* [THE EXERCISE]: Rewrite the listing from the line containing "Is (58,267) nearer" through the end of the listing, inclusive, as a Markdown table with the columns Number and Line. Skip blank lines and leave out the pictures.

* [DATA]:

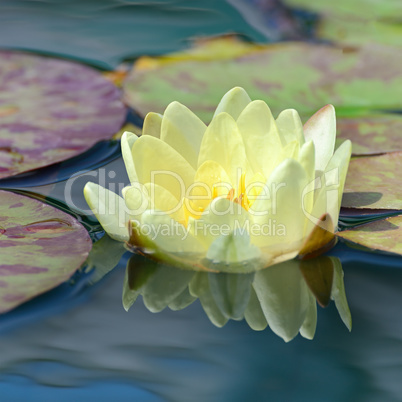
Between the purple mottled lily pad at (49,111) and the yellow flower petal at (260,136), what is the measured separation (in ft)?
2.26

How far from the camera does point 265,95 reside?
87.4 inches

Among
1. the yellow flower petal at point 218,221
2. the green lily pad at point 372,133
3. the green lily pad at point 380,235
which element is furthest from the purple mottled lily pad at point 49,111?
the green lily pad at point 380,235

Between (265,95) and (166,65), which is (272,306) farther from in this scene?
(166,65)

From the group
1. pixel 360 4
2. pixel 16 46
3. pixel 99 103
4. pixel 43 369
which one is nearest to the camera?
pixel 43 369

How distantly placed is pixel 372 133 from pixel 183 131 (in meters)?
0.79

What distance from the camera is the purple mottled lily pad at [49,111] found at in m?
1.84

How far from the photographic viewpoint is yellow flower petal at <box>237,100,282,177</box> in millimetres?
1401

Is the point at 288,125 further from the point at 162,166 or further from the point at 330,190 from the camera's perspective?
the point at 162,166

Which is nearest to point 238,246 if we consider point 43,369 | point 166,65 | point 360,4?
point 43,369

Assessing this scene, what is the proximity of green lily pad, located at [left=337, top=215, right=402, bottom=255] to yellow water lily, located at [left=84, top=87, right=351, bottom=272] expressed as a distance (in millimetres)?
88

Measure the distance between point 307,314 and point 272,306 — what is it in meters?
0.08

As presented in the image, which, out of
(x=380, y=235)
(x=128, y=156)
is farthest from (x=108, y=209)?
(x=380, y=235)

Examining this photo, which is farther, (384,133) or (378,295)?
(384,133)

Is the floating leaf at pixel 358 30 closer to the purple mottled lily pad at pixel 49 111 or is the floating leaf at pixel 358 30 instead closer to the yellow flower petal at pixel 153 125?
the purple mottled lily pad at pixel 49 111
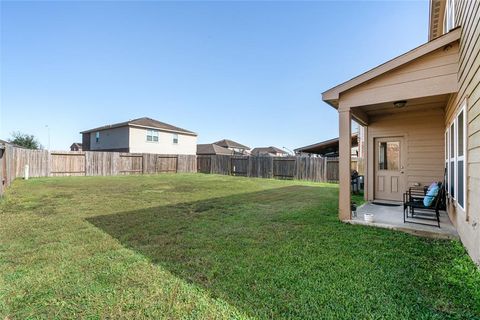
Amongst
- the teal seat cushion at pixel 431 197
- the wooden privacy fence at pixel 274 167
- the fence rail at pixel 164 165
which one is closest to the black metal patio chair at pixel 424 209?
the teal seat cushion at pixel 431 197

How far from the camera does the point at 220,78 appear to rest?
21.5 metres

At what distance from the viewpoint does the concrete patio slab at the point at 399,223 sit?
162 inches

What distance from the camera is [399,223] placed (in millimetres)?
4793

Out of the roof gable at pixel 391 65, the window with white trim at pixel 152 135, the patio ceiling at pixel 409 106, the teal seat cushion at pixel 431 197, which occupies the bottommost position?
the teal seat cushion at pixel 431 197

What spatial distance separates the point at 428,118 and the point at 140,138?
21495mm

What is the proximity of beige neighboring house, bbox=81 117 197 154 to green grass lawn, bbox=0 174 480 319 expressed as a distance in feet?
57.4

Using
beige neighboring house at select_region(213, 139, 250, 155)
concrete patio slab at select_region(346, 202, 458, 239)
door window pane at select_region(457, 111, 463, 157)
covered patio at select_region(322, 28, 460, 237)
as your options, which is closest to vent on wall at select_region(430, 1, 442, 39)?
covered patio at select_region(322, 28, 460, 237)

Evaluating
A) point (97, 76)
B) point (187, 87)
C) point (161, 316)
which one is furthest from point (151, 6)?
point (161, 316)

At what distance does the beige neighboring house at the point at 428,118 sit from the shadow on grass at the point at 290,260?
96 centimetres

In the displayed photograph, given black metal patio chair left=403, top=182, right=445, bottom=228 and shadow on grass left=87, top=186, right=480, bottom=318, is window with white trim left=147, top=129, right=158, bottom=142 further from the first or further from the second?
black metal patio chair left=403, top=182, right=445, bottom=228

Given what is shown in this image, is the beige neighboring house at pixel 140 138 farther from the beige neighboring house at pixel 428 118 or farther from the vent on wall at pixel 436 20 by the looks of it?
the vent on wall at pixel 436 20

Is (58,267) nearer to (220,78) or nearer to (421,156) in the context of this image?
(421,156)

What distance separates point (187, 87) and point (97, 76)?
7.76 m

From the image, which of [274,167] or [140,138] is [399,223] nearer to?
[274,167]
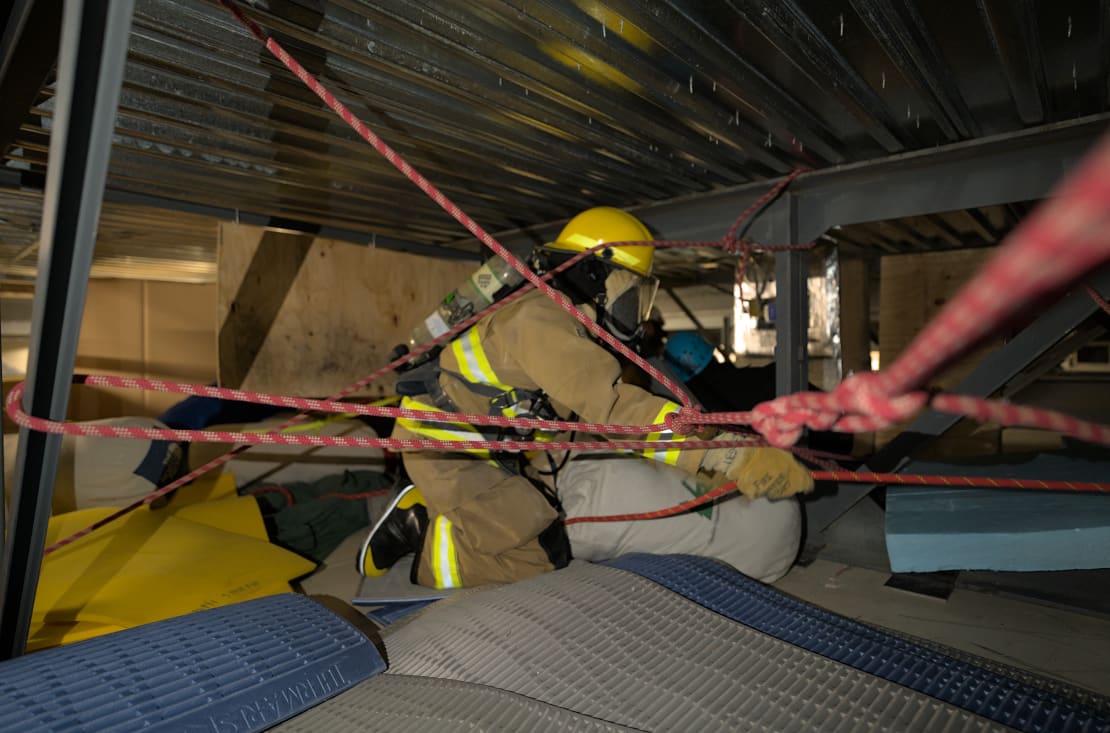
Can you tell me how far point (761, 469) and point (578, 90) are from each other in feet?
5.61

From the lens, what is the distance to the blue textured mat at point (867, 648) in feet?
4.93

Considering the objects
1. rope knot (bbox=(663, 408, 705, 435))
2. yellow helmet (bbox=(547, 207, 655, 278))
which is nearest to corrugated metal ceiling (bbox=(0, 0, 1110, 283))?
yellow helmet (bbox=(547, 207, 655, 278))

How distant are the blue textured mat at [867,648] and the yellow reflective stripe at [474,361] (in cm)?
106

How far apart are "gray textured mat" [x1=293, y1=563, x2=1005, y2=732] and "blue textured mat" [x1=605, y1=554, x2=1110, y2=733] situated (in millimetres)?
107

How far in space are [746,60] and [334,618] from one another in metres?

* [RESULT OF THIS TASK]:
| Number | Line |
|---|---|
| 1 | Is (58,267) nearer to (220,78) or nearer to (421,156) in the context of this image? |
| 2 | (421,156) |
| 3 | What distance separates point (187, 87) and point (97, 76)? |
| 4 | 7.76 m |
| 5 | From the image, which of [274,167] or [140,138] is [399,223] nearer to? |
| 6 | [274,167] |
| 7 | Can you tell me how far point (761, 469) and point (578, 90) are from each other in feet? |
| 8 | 5.61 |
| 9 | From the lens, what is the distance to the blue textured mat at point (867, 648) in feet? |
| 10 | 4.93 |
| 11 | Considering the objects |
| 12 | 1. rope knot (bbox=(663, 408, 705, 435)) |
| 13 | 2. yellow helmet (bbox=(547, 207, 655, 278)) |
| 14 | which is nearest to corrugated metal ceiling (bbox=(0, 0, 1110, 283))? |
| 15 | yellow helmet (bbox=(547, 207, 655, 278)) |
| 16 | How distant are the blue textured mat at [867,648] and the yellow reflective stripe at [474,361] (in cm)? |
| 17 | 106 |
| 18 | How far apart are "gray textured mat" [x1=293, y1=563, x2=1005, y2=732] and "blue textured mat" [x1=605, y1=554, x2=1110, y2=733] situated (in millimetres)? |
| 19 | 107 |
| 20 | How far in space are [746,60] and [334,618] from one another in metres? |